Laman

Selasa, 17 Januari 2017

sawah korupsi pajak
Sawah, "lahan basah" untuk dikorupsi oleh oknum pejabat di masa Jawa Kuno

Korupsi Pajak di Zaman Jawa Kuno

Power tends to corrupt. Di mana dan kapan pun. Termasuk di Indonesia zaman baheula. Buktinya adalah Prasasti Palepangan yang dikeluarkan seorang penjabat tinggi di Jawa sebelas abad silam.


Suatu hari di tahun 828 Saka (906 M), menurut prasasti itu, terjadi perselisihan panas antara seorang pegawai pajak versus warga Desa Palepangan. Menurut si pegawai pajak, sawah Desa Palepangan itu luasnya 2 lamwit, karena itu harus dibebani pajak 6 dharana perak (nilai tukar uang perak seberat 38,6 gr) untuk tiap tampah (1 tampah = ½ lamwit; sekitar 6.750 - 7.680 m2). Tapi warga Palepangan tak merasa sawah mereka demikian luas. Mereka pun memohon Rakryan Mahamantri I Hino Pu Daksa, seorang menteri sekaligus putra mahkota kerajaan, agar sawah mereka diukur ulang dengan satuan tampah haji (tampah standar kerajaan, sekitar 9.818 - 11.170 m2). Mereka yakin, sawah mereka luasnya hanya 100 x 30 depa sihwa (depa sihwa itu panjang dari telapak kaki hingga ujung jari kiri/kanan jika tangan diangkat ke atas).

Data yang diambil dari sebuah koleksi:
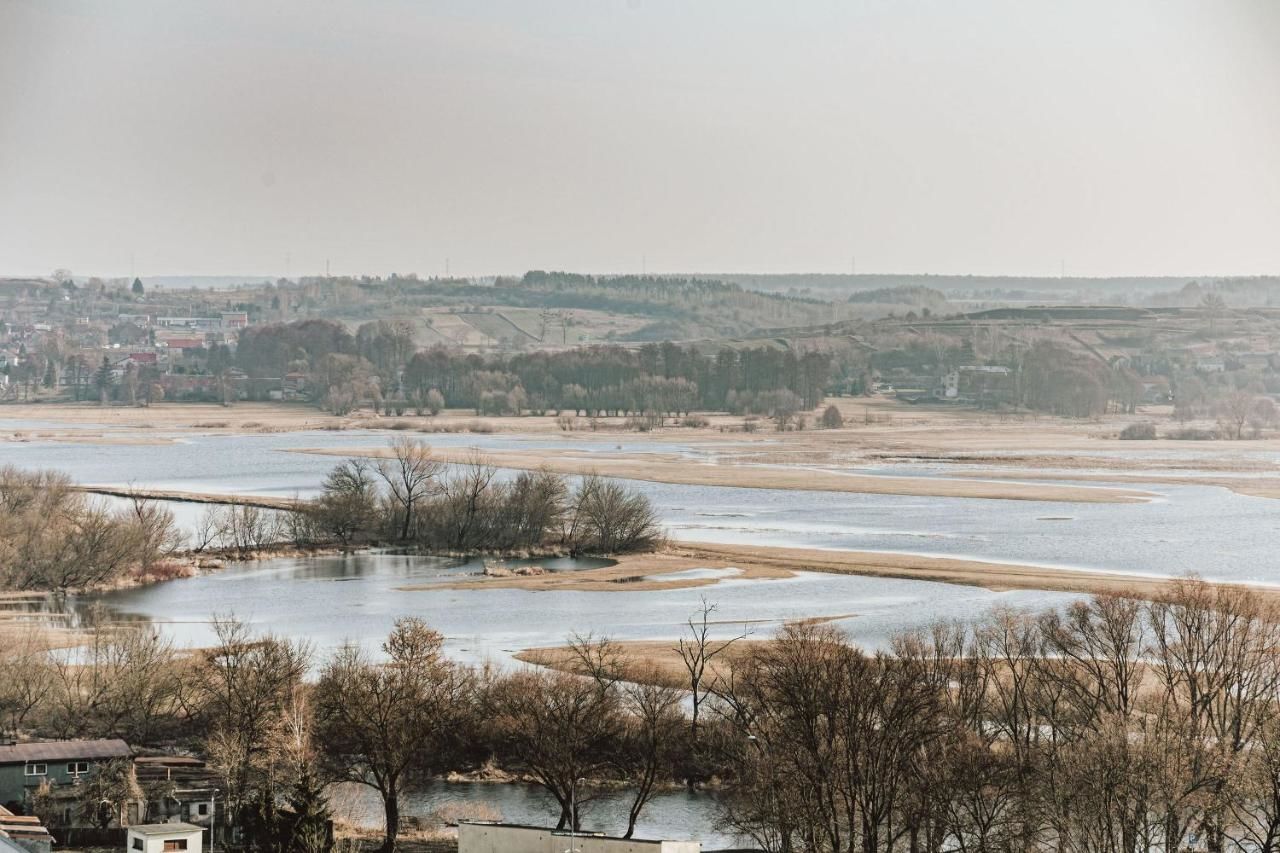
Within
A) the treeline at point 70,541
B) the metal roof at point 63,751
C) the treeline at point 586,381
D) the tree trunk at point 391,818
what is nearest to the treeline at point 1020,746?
the tree trunk at point 391,818

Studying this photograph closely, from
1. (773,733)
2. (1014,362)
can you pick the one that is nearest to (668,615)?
(773,733)

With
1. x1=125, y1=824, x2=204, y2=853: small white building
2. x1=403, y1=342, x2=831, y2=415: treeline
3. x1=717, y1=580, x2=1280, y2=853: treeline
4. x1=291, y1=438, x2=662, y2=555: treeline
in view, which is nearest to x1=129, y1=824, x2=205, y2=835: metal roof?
x1=125, y1=824, x2=204, y2=853: small white building

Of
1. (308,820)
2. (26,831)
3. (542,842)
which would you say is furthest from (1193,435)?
(26,831)

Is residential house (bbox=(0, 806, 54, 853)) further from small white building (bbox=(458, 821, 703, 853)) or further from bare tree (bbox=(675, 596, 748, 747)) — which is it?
bare tree (bbox=(675, 596, 748, 747))

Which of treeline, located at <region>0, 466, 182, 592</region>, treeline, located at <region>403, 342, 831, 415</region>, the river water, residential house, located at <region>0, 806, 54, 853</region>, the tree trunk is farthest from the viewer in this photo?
treeline, located at <region>403, 342, 831, 415</region>

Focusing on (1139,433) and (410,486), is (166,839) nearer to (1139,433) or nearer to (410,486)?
(410,486)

BAGIAN LATIHAN:
A. Dalam bacaan tentang korupsi pajak di zaman Jawa Kuno, berapa luas sawah Desa Palepangan menurut si pegawai pajak?
B. Tentukan apakah setiap pernyataan berikut sesuai dengan bacaan tentang korupsi pajak di zaman Jawa Kuno: (i) Perselisihan antara pegawai pajak dan warga terjadi pada tahun 828 Saka. (ii) Warga Palepangan menerima bahwa sawah mereka seluas 2 lamwit. (iii) Rakryan Mahamantri I Hino Pu Daksa adalah seorang menteri sekaligus putra mahkota kerajaan.
C. Tuliskan lanjutan bacaan tentang korupsi pajak di zaman Jawa Kuno, dimulai setelah kalimat terakhirnya.

HASIL LATIHAN:
A. Menurut si pegawai pajak, luas sawah Desa Palepangan adalah 2 lamwit.

B.
(i) Ya: "Suatu hari di tahun 828 Saka (906 M), menurut prasasti itu, terjadi perselisihan panas antara seorang pegawai pajak versus warga Desa Palepangan."
(ii) Tidak: "Tapi warga Palepangan tak merasa sawah mereka demikian luas."
(iii) Ya: "seorang menteri sekaligus putra mahkota kerajaan"

C.
Permohonan pun dikabulkan Sang Rakryan. Usut punya usut, setelah diukur ulang, ternyata sawah mereka hanya 1 lamwit 7,5 tampah, dengan begitu pajak yang harus dibayar hanya 5 kati dan 5 dharana perak (satu kati = 6,24 ons; satuan berat dan instrinsik untuk emas dan perak). Jelas si pegawai hendak mengambil keuntungan pribadi sebesar 12,5 x 6 dharana perak (75 dharana), atau 31% dari pajak yang seharusnya diterima. Sayang, prasasti tersebut tak memberitakan lebih lanjut mengenai nasib si pegawai korup itu, apakah dipecat, didenda, atau dimutasi. Yang jelas, cukup banyak prasasti di Jawa zaman Hindu-Buddha yang membeberkan penanganan kasus korupsi menyangkut pertanahan.

Yup! Pajak acap kali jadi perkara licin di lahan basah. Dan aparat hukum Indonesia, apapun lembaganya, dengan becermin pada penegak hukum masa lalu negeri ini, selayaknya bahu-membahu memberantas korupsi. Harapan akan keadilan, walau terdengar utopis, tetap merupakan naluri manusia.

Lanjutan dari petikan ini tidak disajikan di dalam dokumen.